The next Karen Pantelli book is now with the copy editor. I’ll have more information about that soon, including a cover, which is almost done. Really had a lot of fun with this one.

My story, “Exchange Policy,” about a widower who wants to exchange his android wife for a different one for a very unusual reason, just appeared in issue twelve of the new incarnation of Pulphouse magazine. The issue is chocked full of great stories. You can buy an individual issue in both print and ebook, or subscribe to the magazine.

I’ve had the good fortune to have my stories appear in many wonderful publications over the years, but this one means quite a bit to me. I “sold” my first short story to the editor, Dean Wesley Smith, back in 1994. I put “sold” in quotation marks because the magazine ceased publication before the story could see print or I could be paid for it, but it didn’t take away from the satisfaction of that first sale, especially since Dean bought it at the life-alternating writer’s workshop I frequented for a few years when I was in Eugene attending the University of Oregon. I learned more about writing at that workshop, which included such luminaries as Dean, his wife Kristine Kanthryn Rusch, Ray Vukcevich, Nina Kiriki Hoffman, Jerry Oltion, and many others that came and went over time, than I ever learned in my college writing classes. We met every Tuesday in the banquet room of the greasy G Willikers Neighborhood Bar & Grill (which went out of business long ago) and it was generally open to all writers, which made it all the more amazing. Michael J. Totten, a fellow student at U of O who would later became a prize-winning journalist, novelist, and editor (and lifelong friend of mine), stumbled upon the workshop when he was working at a convenience store across the street and one of the attendees wandered in and saw that Mike was reading a copy of F&SF. This writer said something to the effect of: “Hey, did you know the editor of that magazine is across the street right now?” (The editor being Kristine Kathryn Rusch, of course.) That was how Mike first attended, and how he invited me to the same workshop a few weeks later.

That first “sale” to Pulphouse, an extremely short piece called “With Dignity,” was later published in Buried Treasures, an anthology put together by Jerry Oltion of orphaned Pulphouse stories. However, I was always sad my work never got to appear in the magazine, since it was just the sort of genre-bending periodical that I loved. (I remember scouring Escape While There’s Still Time Books, a genre bookstore in Eugene run by the late Bill Trojan back then, for back issues, which I believe I still have somewhere.)
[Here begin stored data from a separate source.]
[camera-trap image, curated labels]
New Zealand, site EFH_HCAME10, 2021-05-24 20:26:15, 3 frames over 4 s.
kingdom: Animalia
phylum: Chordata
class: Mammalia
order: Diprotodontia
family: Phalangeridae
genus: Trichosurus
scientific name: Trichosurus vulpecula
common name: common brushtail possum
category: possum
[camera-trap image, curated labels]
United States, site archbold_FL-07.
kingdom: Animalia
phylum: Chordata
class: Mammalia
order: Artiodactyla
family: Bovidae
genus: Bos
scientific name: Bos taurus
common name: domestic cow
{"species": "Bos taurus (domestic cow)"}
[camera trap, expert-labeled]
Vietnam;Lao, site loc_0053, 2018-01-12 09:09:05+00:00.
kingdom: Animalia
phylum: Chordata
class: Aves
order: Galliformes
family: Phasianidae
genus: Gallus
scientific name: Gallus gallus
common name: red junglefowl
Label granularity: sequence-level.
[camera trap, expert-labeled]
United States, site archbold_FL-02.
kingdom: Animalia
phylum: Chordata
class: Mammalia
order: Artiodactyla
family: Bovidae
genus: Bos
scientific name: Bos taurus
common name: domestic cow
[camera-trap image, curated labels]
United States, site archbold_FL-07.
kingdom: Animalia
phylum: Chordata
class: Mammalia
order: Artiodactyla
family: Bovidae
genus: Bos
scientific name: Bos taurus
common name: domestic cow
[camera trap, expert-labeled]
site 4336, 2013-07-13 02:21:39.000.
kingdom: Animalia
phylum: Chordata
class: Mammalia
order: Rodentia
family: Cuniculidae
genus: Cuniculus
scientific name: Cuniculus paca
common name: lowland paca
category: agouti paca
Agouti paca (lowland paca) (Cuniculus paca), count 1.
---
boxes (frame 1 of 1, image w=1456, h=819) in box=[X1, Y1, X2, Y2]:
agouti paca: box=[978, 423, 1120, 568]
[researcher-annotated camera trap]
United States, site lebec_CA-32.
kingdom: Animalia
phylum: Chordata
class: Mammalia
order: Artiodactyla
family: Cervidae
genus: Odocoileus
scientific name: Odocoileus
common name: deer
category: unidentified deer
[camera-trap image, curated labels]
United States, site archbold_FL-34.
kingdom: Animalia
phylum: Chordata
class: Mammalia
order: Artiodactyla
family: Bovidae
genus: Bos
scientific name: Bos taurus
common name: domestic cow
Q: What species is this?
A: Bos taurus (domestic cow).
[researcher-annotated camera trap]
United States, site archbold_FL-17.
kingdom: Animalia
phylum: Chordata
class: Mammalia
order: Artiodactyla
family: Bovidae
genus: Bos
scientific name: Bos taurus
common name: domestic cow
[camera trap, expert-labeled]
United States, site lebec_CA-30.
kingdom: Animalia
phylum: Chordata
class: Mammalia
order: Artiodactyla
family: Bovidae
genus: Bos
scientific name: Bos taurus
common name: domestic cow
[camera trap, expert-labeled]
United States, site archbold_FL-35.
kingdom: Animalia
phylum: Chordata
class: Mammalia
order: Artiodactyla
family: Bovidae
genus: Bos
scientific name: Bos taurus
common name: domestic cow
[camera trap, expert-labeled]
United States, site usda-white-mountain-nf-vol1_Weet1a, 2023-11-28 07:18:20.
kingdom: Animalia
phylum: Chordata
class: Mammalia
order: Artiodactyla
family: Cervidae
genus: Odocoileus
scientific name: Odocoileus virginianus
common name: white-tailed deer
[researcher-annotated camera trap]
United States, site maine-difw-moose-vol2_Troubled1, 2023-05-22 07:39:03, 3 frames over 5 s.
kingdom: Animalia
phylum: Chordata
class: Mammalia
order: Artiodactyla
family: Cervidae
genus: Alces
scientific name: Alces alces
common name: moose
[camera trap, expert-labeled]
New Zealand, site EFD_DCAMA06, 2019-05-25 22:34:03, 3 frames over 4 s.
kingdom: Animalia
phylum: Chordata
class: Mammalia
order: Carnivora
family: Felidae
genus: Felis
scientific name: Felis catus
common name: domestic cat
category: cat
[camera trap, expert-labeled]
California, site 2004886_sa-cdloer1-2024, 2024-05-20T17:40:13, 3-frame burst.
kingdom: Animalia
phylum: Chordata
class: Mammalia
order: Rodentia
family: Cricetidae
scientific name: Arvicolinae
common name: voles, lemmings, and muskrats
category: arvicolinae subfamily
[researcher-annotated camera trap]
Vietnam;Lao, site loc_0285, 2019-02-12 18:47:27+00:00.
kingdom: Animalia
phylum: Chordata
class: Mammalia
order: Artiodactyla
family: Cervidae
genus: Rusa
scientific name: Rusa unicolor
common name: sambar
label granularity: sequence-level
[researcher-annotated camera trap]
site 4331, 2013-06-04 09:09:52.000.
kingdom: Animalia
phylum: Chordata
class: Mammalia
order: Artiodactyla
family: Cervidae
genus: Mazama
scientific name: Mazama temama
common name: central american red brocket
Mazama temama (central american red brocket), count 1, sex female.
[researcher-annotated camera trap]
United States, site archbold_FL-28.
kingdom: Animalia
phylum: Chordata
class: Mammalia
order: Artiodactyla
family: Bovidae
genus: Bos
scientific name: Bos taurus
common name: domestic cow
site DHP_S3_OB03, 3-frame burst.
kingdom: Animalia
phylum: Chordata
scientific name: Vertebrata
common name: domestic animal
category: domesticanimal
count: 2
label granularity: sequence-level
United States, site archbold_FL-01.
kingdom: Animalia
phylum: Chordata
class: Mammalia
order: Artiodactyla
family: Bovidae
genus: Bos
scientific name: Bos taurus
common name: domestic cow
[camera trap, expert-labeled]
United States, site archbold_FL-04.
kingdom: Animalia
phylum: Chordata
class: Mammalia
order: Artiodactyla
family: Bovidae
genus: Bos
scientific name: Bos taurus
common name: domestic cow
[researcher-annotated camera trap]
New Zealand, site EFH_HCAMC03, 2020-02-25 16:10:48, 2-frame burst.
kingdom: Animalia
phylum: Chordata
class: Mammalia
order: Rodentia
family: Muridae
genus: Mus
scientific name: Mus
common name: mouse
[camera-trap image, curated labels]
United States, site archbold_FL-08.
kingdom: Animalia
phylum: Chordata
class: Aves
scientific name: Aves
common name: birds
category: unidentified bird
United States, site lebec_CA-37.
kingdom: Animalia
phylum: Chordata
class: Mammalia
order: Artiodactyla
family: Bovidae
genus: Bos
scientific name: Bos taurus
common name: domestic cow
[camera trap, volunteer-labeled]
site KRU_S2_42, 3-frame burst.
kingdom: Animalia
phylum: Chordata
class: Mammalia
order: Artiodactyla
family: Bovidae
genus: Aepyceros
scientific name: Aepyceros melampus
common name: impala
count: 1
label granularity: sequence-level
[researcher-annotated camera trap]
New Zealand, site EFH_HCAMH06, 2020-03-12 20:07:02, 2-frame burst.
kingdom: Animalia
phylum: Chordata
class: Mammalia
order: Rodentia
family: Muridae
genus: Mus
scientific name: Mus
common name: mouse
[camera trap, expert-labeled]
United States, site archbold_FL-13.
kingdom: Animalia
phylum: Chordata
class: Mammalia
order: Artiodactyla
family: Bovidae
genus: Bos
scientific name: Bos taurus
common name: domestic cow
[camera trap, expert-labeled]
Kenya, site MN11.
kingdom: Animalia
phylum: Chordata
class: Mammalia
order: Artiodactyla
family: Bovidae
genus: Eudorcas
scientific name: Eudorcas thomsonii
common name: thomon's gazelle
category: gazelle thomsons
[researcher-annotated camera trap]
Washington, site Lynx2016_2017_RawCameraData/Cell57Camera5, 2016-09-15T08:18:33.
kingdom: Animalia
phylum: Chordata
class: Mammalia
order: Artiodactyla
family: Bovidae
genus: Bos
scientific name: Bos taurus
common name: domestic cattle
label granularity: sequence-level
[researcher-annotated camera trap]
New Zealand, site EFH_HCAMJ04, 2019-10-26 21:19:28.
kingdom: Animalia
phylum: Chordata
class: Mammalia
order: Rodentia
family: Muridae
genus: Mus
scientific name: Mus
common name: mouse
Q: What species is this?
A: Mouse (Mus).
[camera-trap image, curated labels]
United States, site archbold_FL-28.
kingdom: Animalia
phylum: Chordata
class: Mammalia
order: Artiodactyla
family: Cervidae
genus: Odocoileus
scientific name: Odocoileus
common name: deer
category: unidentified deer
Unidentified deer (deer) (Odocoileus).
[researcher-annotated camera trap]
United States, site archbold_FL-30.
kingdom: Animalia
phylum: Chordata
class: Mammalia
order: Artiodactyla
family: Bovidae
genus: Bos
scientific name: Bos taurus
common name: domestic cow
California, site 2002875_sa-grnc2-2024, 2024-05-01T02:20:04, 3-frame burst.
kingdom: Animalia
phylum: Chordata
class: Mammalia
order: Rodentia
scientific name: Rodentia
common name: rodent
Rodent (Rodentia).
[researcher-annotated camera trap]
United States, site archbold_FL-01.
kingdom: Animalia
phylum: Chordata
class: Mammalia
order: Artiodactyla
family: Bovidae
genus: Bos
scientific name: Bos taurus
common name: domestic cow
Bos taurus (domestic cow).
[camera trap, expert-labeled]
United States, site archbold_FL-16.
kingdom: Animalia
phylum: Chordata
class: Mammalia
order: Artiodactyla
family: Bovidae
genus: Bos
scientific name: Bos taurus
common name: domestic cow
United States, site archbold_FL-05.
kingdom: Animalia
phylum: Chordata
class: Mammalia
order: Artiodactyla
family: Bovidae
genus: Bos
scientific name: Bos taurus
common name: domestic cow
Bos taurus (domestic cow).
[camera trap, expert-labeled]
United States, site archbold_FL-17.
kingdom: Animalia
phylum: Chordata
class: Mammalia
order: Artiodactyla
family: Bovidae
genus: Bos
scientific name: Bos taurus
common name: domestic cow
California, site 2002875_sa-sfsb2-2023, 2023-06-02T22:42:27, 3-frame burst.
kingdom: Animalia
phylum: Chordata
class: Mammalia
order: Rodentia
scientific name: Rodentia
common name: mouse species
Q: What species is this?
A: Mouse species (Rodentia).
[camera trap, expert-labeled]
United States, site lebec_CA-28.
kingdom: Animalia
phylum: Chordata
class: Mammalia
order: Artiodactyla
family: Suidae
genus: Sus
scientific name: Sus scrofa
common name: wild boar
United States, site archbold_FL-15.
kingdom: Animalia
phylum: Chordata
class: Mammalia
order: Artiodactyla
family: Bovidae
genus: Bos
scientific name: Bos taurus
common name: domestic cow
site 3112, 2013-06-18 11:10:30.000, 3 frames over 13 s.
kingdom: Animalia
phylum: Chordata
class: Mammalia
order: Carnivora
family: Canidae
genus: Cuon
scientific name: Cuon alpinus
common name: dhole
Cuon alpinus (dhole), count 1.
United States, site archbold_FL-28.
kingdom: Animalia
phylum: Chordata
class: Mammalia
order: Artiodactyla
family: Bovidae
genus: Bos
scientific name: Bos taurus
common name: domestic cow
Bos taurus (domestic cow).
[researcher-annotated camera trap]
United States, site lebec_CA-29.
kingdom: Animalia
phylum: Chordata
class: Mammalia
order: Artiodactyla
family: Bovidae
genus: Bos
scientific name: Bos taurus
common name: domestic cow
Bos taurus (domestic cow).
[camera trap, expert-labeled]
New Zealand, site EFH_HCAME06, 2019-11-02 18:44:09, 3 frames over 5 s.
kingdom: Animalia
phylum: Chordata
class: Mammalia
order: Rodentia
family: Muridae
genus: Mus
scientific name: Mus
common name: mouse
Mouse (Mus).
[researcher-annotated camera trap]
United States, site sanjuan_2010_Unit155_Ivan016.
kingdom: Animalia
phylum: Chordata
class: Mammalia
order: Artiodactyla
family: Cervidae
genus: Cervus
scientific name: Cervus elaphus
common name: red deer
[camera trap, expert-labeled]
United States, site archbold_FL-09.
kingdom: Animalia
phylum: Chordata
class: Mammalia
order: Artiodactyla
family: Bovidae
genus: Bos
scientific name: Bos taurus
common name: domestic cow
Anyway, Dean brought Pulphouse back to life a few years back, in different form but still with the same basic spirit, and I’m pleased as punch to have a story appearing in its pages. It’s extra special because over the just shy of 30 (!!!!!) years I’ve known them, Dean and Kris have been mentors, teachers, co-teachers, and finally friends, so that makes the story’s publication even more special to me. (And please keep in mind that I was eighteen years old when I walked into that writer’s workshop, so don’t think I’m ready to start collecting Social Security checks or anything.)

Incidentally, Dean also bought my first real short story sale as well, for the Star Trek: Strange New Worlds anthology, but I will save that tale for another time.